Text section:
--- Begin ---

Fennel

I love fennel and all things fennel adjacent. For a long time my tinder bio was “I’m a liquorice bitch”, until someone explained that the Azealia Banks song isn’t about tarragon. My aniseed addiction encompasses everything from dill pickles to finocchiona – a Tuscan salami flavoured with fennel seed. I’ve even been known to enjoy a pastis on occasion (although sambuca has been off the menu ever since a disastrous evening in Amsterdam).

Here in the UK, fennel is as underrated as Dustin Hoffman’s performance in Hook. Although it’s available all year round, it isn’t treated as an everyday ingredient and some people view it with outright suspicion. Unless you have a subscription to Waitrose magazine, fennel probably doesn’t crop up in your weekly repertoire. In Italy they give this vegetable the respect it deserves, like Dustin Hoffman’s performance in The Graduate. Baked in a gratin, eaten raw in a salad: Italians recognise that fennel, like the men in my life, is versatile. Fennel risotto is one of the most delicious Italian creations there is. I won’t wax lyrical about it because Rachel Roddy already has and I urge you to try her recipe. Interestingly, the Italian word for fennel – finnochio – also means queer (hence my hand-poked fennel tramp stamp).

--- End ---

Extracted material:
--- Begin ---

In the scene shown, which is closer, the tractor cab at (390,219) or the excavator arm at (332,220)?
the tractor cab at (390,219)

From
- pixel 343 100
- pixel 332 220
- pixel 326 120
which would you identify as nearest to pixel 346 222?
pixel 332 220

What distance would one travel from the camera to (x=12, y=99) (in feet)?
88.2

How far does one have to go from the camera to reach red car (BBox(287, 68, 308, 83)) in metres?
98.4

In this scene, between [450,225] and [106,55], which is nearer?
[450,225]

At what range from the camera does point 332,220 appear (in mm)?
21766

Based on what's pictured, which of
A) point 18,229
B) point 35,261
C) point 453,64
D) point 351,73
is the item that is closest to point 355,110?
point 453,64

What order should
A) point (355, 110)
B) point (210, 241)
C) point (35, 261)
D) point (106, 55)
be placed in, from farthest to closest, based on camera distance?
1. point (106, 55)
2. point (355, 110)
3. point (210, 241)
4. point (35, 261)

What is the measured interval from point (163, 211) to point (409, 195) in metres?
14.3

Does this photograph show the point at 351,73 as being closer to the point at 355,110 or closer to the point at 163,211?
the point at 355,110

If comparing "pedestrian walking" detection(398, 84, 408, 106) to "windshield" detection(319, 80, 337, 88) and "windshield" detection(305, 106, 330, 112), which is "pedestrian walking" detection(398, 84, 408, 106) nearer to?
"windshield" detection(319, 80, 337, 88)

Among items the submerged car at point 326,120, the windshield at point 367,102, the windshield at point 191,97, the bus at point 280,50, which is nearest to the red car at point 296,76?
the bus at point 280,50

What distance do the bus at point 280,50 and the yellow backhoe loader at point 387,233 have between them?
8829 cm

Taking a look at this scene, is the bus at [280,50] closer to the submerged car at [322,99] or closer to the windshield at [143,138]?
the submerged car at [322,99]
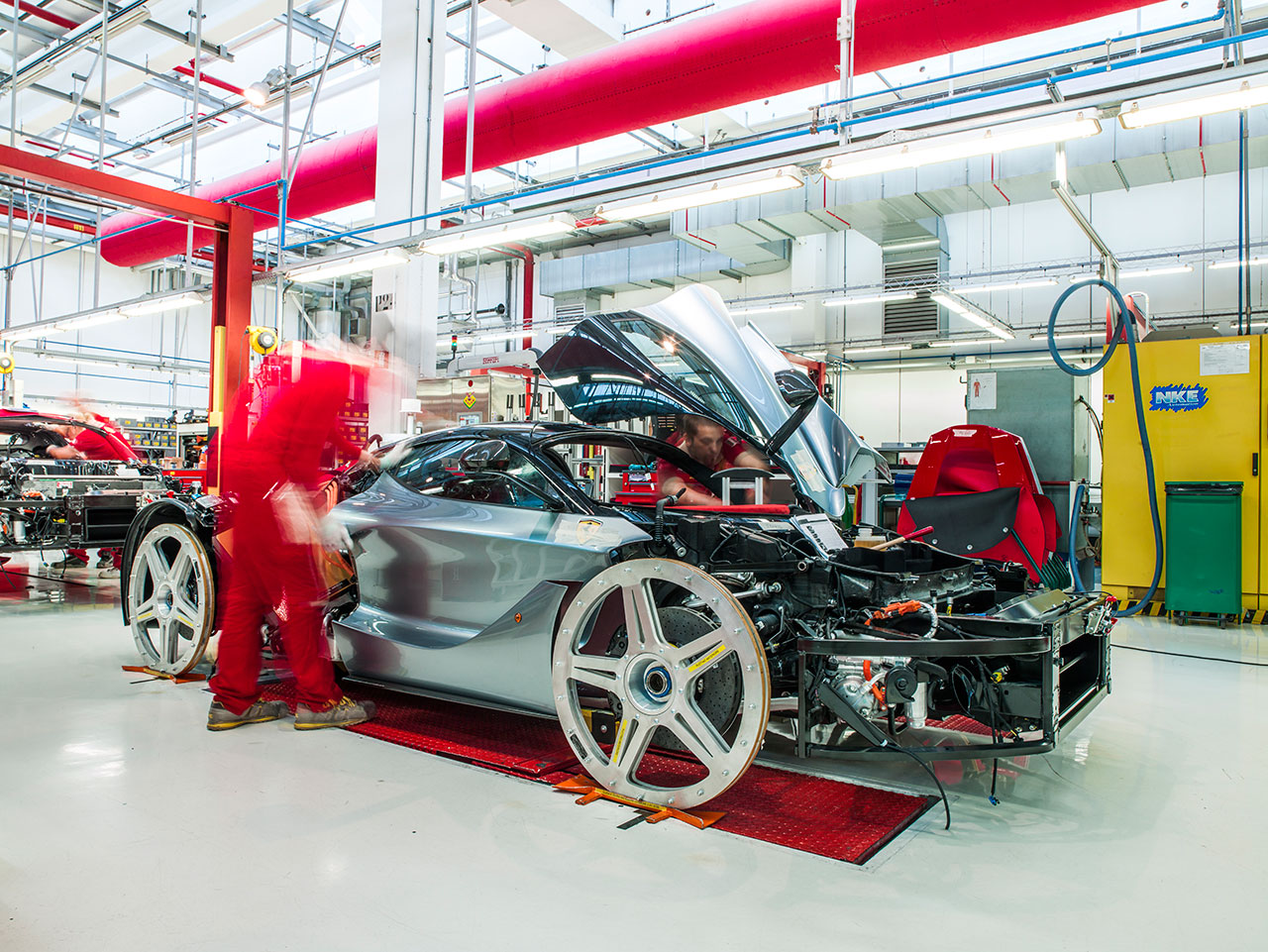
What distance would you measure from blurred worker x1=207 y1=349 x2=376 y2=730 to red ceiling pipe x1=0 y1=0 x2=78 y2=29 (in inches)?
300

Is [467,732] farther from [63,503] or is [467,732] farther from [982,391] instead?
[982,391]

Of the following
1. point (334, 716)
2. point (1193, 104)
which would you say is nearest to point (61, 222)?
point (334, 716)

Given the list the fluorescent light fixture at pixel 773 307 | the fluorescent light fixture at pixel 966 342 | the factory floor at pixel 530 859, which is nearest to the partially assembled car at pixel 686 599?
the factory floor at pixel 530 859

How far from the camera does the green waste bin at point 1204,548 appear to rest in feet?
22.0

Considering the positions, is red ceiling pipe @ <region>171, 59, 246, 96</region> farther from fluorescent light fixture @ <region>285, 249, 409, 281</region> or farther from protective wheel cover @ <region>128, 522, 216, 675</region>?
protective wheel cover @ <region>128, 522, 216, 675</region>

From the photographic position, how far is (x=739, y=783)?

--- End ---

Set task 1:
Translate this sentence from the piece on fennel into Italian: "Fennel risotto is one of the most delicious Italian creations there is."
Set task 2:
Continue the piece on fennel after its final sentence, keeping its voice and subject.

Exercise output 1:
Il risotto al finocchio è una delle creazioni italiane più deliziose che esistano.

Exercise output 2:
The Mediterranean reverence for fennel stretches back to the ancient Greeks, who were probably the first people to cultivate it. In Greek myth, fennel has a hand in the creation of civilization. When Prometheus steals fire from the gods he smuggles it back to Earth in a giant fennel stalk. I would have done the same if it meant becoming a cultural icon, confident in the belief that even Zeus wouldn’t be able to regrow my worn-out liver. I was obsessed by the idea of giant fennel, which I assumed was just a mythical invention. It turns out this actually exists! Apparently it’s unpleasant to eat but perhaps the hollowed out stalks could be used, in the Promethean tradition, as a way to traffic drugs. If that doesn’t appeal, try hollowing out a normal-sized fennel bulb, baking it briefly in the oven, then stuffing it with something more precious than fire: crab mayonnaise.

Prometheus may have put fennel on the map but it was Dionysus who made it sexy. Dionysus was the illegitimate child of Zeus, who had more bastard offspring than Boris Johnson and Clint Eastwood put together. He was the god of all the good things in life: wine, ecstasy, ritual madness. His female followers, known as Maenads or Bacchae, held parties that would make Berghain look vanilla. Unlike Heaven’s Gate or the Mole Women, this was a cult you wanted to be part of. A key object in these rituals was the thyrsus – a giant fennel stalk topped with a pine cone. Scholars dispute the extent to which the thyrsus was a fertility symbol but to me it reads as one thing and one thing only: the euripiD.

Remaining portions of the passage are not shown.